We were not alone: a pair of preternaturally pneumatic Asian women in stiletto heels tossed their hair on the opposite bench, muttering about business back at the casino (Windsor has one, Detroit three). A large African-American woman sulked ahead of us. A mustachioed man announced to the woman accompanying him that he’d “been to bad boy school”. It felt like an episode of Night Court.

After a time, my friend and I were called up to the counter to answer a few questions, then directed again to our seats. “What are you in for?” I joked as I sat down next to the temporarily tattooed friend, only to discover that the joke had already made the rounds at his end of the bench. As the clock verged on 2am, we were all laughing. Except for my friend. He had difficulty forcing a nervous chuckle.

There were the suspects—my friend, the casino hookers, and a handful of others—and there were the rest of us. The rest of us were, to a man, white. What divided us in that room was not skin colour per se, but our expectations of law enforcement personnel. There’s nothing intrinsically black, white or brown about these perceptions. They’re less like our skin and more like our hair, not embedded but teased out, conditioned and shaped according to our personal understanding of identity.

To be fair, that’s how the CBP officers think of themselves. There’s a customer service ethos behind the counter. They say things like, “Has everyone been helped?”

Not really.

We sat. After an indeterminate stretch during which our documents were further examined, a call sounded over the radio: All Personnel to Lane Six. Within seconds nearly the entire staff cleared out, leaving only the greeter at the entrance. We had been set adrift in bureaucratic limbo. The I-94 form that would release us was half-filled at an unmanned desk. The bathroom, which we had to ask permission to use, was off-limits. We were relieved, first psychologically and later urologically, when the greeter arrogated, then benignly administered, bathroom authority.

After another sit, of perhaps 15 minutes, the remaining officers returned. They were escorting a neatly dressed man, of course brown, sauntering casually with a knowing smirk on his face. As he passed, we saw his handcuffs. He was headed to Hard Secondary.

The form took another five minutes. In all, we spent little more than an hour holed up in reasonably comfortable, clean conditions. We were not deprived of life, liberty or property, save the $6 they charged my friend for the I-94 and a chance at another drink. By Indian standards, it was a highly successful brush with bureaucracy.

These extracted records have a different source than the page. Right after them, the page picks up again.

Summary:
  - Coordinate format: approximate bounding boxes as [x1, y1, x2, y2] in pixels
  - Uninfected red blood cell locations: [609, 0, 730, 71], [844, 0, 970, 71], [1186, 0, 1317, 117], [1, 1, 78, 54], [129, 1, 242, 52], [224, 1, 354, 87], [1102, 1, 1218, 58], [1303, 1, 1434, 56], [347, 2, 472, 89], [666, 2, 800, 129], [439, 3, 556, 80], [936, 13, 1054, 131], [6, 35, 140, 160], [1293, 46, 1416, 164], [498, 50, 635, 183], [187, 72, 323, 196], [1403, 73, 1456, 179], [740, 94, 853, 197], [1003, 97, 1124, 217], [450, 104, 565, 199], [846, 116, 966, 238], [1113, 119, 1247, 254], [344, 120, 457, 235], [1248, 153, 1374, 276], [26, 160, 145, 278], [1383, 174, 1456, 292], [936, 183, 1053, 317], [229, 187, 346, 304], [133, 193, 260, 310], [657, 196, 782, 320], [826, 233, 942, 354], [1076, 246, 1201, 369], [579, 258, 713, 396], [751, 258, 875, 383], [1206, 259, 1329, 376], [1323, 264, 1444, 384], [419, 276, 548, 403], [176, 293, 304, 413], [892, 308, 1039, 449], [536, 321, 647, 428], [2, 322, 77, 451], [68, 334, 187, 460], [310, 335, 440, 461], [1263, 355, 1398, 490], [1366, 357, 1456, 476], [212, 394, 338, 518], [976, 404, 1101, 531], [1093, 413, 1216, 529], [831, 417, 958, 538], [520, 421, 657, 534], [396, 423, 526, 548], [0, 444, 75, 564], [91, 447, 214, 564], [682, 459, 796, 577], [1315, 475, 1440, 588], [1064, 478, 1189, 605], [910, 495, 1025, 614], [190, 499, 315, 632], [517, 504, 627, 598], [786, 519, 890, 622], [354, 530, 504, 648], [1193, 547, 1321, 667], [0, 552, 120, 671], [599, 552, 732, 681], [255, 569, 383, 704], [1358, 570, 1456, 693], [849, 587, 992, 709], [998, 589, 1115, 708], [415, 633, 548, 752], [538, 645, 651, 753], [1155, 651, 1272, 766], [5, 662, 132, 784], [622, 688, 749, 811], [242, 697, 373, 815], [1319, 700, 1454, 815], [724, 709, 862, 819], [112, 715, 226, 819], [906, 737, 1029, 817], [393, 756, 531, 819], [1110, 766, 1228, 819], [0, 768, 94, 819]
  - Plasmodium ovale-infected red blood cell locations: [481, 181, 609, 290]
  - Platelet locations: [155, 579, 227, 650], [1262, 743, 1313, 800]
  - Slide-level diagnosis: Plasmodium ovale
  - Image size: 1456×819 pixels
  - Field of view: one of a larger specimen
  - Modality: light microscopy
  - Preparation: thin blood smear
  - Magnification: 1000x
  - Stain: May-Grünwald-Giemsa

But it’s not that. Being a detainee is disturbing in itself. Not for me, but for the one who knows he’s at the mercy of the relevant authorities. He is not, in fact, an autonomous human being but one held hostage to larger, and largely amoral, forces. It’s not a Muslim thing; my friend is a Mangalorean Catholic by birth. It’s not even an Indian thing; he’s lived abroad, fully documented, for years. It’s a protocol thing. The law, in its majestic equality, forbids the citizen as well as the foreigner to enter without the proper documents.